LEIGH Beattie can work up to 70 hours a week at the Bulls in his roles as Under-16s coach, kitman and head groundsman.

But when asked to sum up the demands of his job, the straight-talking Bradfordian puts it neatly into perspective.

“I did concreting for ten or 15 years and if I had to go back to that, getting up at four o’clock in the morning, I think I would burst out crying,” says Beattie.

“I would rather do what I do now, even if means working 70 hours a week.

“The job has it testing times and you’ve got to be pretty thick skinned, but overall it’s not a bad life. The banter is great and you forge some fantastic friendships.”

Underperforming players can often be accused of stealing a wage but never could that charge be levelled at Beattie.

Cut him in half and he bleeds red, amber and black.

The 45-year-old grew up in Odsal, where he still lives today, and is a vital cog in the club’s coaching department, backroom team and ground staff.

Beattie takes up his story, saying: “I grew up watching Northern and the likes of Alan Rathbone and Franny Jarvis and was about three or four when my mum and dad first brought me here.

“I played in the colts and made a few appearances for the A team before going to play amateur for Odsal Sedbergh.”

Beattie never made the grade as a player at his boyhood club but has spent much of his working life at the famous old stadium.

He explained: “I spent two or three years here when I was a teenager and have now done about 15 years in my second spell.

“I was doing a sports and leisure course and my first placement was working on the ground with (former Northern winger) Roger Simpson.

“I did a bit for the lottery as well but there wasn’t enough money in it really, so I got a job concreting and spent a bit of time backpacking in Australia. When I came back, I started working part-time on the ground with Roger again.
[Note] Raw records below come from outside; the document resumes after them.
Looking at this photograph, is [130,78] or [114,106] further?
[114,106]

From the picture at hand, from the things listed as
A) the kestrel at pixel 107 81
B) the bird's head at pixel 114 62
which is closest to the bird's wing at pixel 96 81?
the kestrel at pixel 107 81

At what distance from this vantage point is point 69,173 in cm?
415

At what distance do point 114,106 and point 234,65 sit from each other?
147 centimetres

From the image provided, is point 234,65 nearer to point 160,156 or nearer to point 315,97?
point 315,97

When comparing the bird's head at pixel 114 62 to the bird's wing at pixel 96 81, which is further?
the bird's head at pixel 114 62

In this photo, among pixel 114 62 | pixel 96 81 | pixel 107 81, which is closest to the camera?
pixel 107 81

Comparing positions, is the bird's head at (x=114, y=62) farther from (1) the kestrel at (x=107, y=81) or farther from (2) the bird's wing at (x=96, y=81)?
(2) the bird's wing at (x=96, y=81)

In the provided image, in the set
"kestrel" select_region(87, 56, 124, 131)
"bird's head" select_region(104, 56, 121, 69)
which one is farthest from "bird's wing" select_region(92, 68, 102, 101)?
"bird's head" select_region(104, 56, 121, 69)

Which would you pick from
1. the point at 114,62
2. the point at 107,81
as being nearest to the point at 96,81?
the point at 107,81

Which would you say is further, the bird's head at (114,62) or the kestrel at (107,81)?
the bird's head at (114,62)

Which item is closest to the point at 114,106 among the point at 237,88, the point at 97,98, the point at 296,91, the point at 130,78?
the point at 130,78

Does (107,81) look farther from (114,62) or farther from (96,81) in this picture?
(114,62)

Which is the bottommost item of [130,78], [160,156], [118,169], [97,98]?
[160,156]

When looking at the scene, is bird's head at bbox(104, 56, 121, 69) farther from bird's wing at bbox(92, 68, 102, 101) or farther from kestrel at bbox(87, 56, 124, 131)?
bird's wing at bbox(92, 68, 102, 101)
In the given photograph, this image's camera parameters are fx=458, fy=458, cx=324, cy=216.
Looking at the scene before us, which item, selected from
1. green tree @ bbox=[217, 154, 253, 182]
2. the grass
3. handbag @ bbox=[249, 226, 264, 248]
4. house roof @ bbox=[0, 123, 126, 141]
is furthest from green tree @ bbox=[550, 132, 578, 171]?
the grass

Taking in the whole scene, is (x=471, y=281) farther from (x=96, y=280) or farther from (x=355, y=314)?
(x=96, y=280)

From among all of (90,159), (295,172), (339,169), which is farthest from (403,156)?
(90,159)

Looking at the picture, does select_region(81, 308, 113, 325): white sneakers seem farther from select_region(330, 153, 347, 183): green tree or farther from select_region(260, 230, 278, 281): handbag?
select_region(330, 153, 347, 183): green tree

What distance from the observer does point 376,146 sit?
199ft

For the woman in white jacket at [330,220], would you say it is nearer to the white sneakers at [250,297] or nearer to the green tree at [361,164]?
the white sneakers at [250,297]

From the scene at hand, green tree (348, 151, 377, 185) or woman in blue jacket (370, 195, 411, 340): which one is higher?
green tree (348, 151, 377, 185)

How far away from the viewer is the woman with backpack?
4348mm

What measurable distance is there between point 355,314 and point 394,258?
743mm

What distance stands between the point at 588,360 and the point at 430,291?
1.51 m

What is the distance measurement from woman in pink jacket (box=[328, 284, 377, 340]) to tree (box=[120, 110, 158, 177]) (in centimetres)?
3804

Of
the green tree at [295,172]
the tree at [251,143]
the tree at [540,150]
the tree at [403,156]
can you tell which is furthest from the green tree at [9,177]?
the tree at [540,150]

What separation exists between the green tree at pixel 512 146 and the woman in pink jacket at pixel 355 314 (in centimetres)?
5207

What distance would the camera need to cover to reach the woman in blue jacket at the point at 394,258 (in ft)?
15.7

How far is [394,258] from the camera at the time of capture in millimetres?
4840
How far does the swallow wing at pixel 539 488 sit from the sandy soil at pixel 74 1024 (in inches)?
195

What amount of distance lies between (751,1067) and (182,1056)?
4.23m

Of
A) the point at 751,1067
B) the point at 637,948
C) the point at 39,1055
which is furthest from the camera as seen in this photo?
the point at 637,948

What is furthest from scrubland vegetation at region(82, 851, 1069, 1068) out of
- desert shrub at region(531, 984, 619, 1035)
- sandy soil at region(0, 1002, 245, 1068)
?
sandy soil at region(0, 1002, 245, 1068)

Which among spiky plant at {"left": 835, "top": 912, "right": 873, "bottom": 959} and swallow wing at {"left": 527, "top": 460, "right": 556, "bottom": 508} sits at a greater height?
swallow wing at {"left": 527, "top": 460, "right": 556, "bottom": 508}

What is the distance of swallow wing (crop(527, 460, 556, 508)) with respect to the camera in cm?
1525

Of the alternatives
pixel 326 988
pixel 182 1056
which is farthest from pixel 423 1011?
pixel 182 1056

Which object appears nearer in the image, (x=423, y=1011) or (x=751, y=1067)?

“I also helped out with the kits as well as the academy, so when Fred Robinson retired in 2005, I took over as head kitman.

“My first game in charge of the kit was the World Club Challenge game in 2006 at Huddersfield when we beat Wests Tigers.”

During the traumatic 2012 campaign, Beattie was among the staff made redundant when the club entered administration.

He worked for three months without pay and was later re-employed following Omar Khan’s takeover.

“BullBuilder did a great job in helping us out financially, but it was a tough time,” remembered Beattie.

“It wasn’t just the administration itself, it was the build-up to that and then the period when we worked without pay.

“It was the same scenario last year when the club went into administration again.

“This time I managed to keep my job and stay on board.”

When Jimmy Lowes took over last July, he appointed Beattie as Under-16s coach, Matt Diskin was made Under-19s coach and John Bastian was brought in as head of youth.

Beattie said: “Jimmy’s a good bloke and has a lot of time for you, as he has for all his staff and players.

“Some people on the outside may look at him a bit differently, but he’s good to work for and has certainly taught me an awful lot.

“I’ve developed as a coach and a person and matured a lot under Jimmy and John Bastian.

“I’ve always been on the fringes, but they gave me an opportunity to coach the Under-16s and I think that’s what I needed.

“Over the course of the year, we have really developed the programme.

“We produced some good players last year, who have all signed, with the likes of Jacob Trueman, Joe Brown, Jay Panter, Wilf Moxon, Milo Martin, Danny Waite-Pullan all doing well.

“If they continue to work as hard as they have done then I can see them playing Super League.

“They have moved on into the 19s now, so John has done a good job in retaining them.”

With assistant first-team coach Karl Harrison expected to leave the club at the end of the season, a reshuffle of Lowes’ staff could see Chev Walker handed a position after he retires.

Beattie, currently assisted as Under-16s coach by Walker and Jay Pitts, adds: “I’ll still be doing the Under-16s and helping Matt with the Under-19s too.

“If things work out, hopefully I’ll do a lot more work with Diskin and Jimmy next season because Jimmy is mentoring both of us.

“The club means a lot to me and I’ve put a lot of time and hard work in down the years.

“That’s not just me, it’s other people as well, and it’s my local team.

“It would be great if we could get back up after everything the club has been through.”